By Parisa Hafezi
TEHRAN (Reuters) - Iran's judiciary said on Wednesday the release on bail of two U.S. citizens convicted of espionage was not imminent, state media reported, rejecting President Mahmoud Ahmadinejad's announcement that they will be freed in a couple of days.
Analysts say the contrast between the judiciary's statement and Ahmadinejad's promise highlights a rift between Iran's ruling hardline elites, germinated by Ahmadinejad's disputed 2009 re-election and the protests which followed.
The statement is also an indication of Supreme Leader Ayatollah Ali Khamenei's powerful position in the Islamic state's complex political structure, analysts say.
"Ahmadinejad's announcement could not be made without getting a green light from the leader ... however, the judiciary's move reminded the president of his limitations," said analyst Saeed Monfared.
"Khamenei is a very clever politician ... who avoids empowering others too much ... the two will be freed but not at the time announced by Ahmadinejad."
Ahmadinejad had told U.S. media that the two would be freed "in a couple of days," in what he called a humanitarian gesture shortly ahead of his trip to the United Nations in New York.

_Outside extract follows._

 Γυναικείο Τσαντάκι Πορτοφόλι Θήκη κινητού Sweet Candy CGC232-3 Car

But Iran's state television quoted a judiciary statement as saying, "The two Americans are going to stay in prison for a bit longer. Reports of their imminent release are wrong."

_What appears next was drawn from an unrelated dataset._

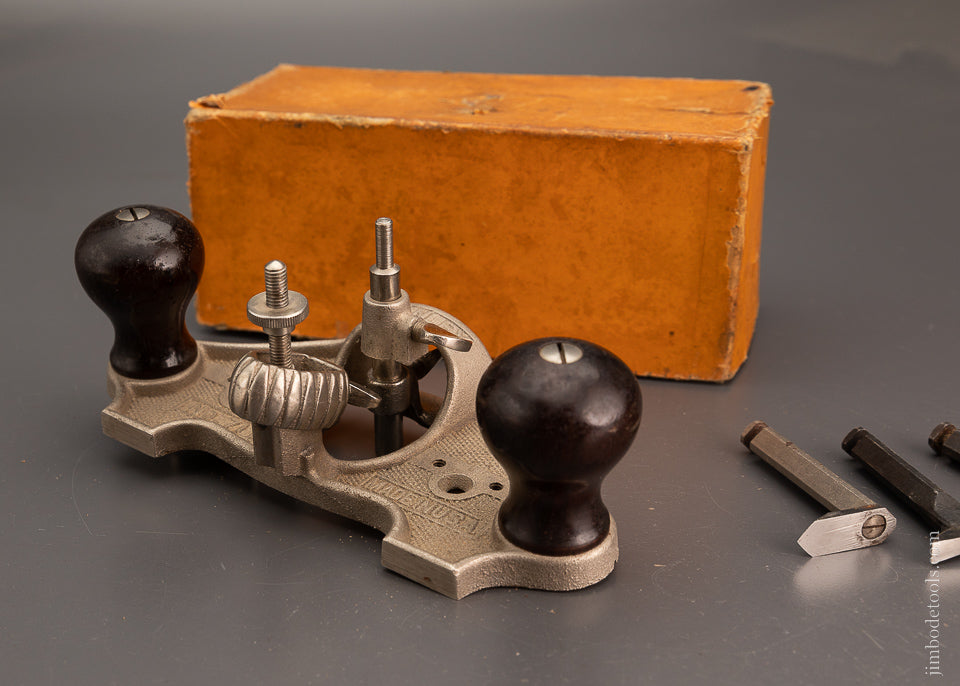 STANLEY No. 71 Router Plane 100% Complete in Box - 104116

Shane Bauer and Josh Fattal were arrested in July 2009 near Iran's border with Iraq, where they say they were hiking in the mountains as tourists, along with a third American, Sarah Shourd. She was allowed home on $500,000 bail in September 2010.
Their lawyer said on Tuesday the pair, who were sentenced last month to eight years jail, would be released on $500,000 bail each. They share a cell in Tehran's Evin prison.

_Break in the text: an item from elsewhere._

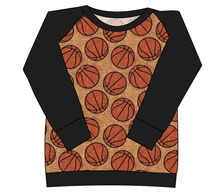Load image into Gallery viewer, Basketballs Ladies&#39; Classic Crewneck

The judiciary said Bauer and Fattal's release on bail was under review and "disseminating information in this regard by others than judiciary officials is not authoritative."
Washington has denied they were spies. U.S. Secretary of State Hillary Clinton said she was encouraged by Ahmadinejad's remarks.
The release of the two Americans could ease the heightening tension between Tehran and Washington, which also says the Islamic state is trying to build nuclear bombs and has imposed sanctions on Iran.
Tehran denies this, saying its nuclear program is only aimed at generating power and has so far refused to halt its sensitive nuclear work.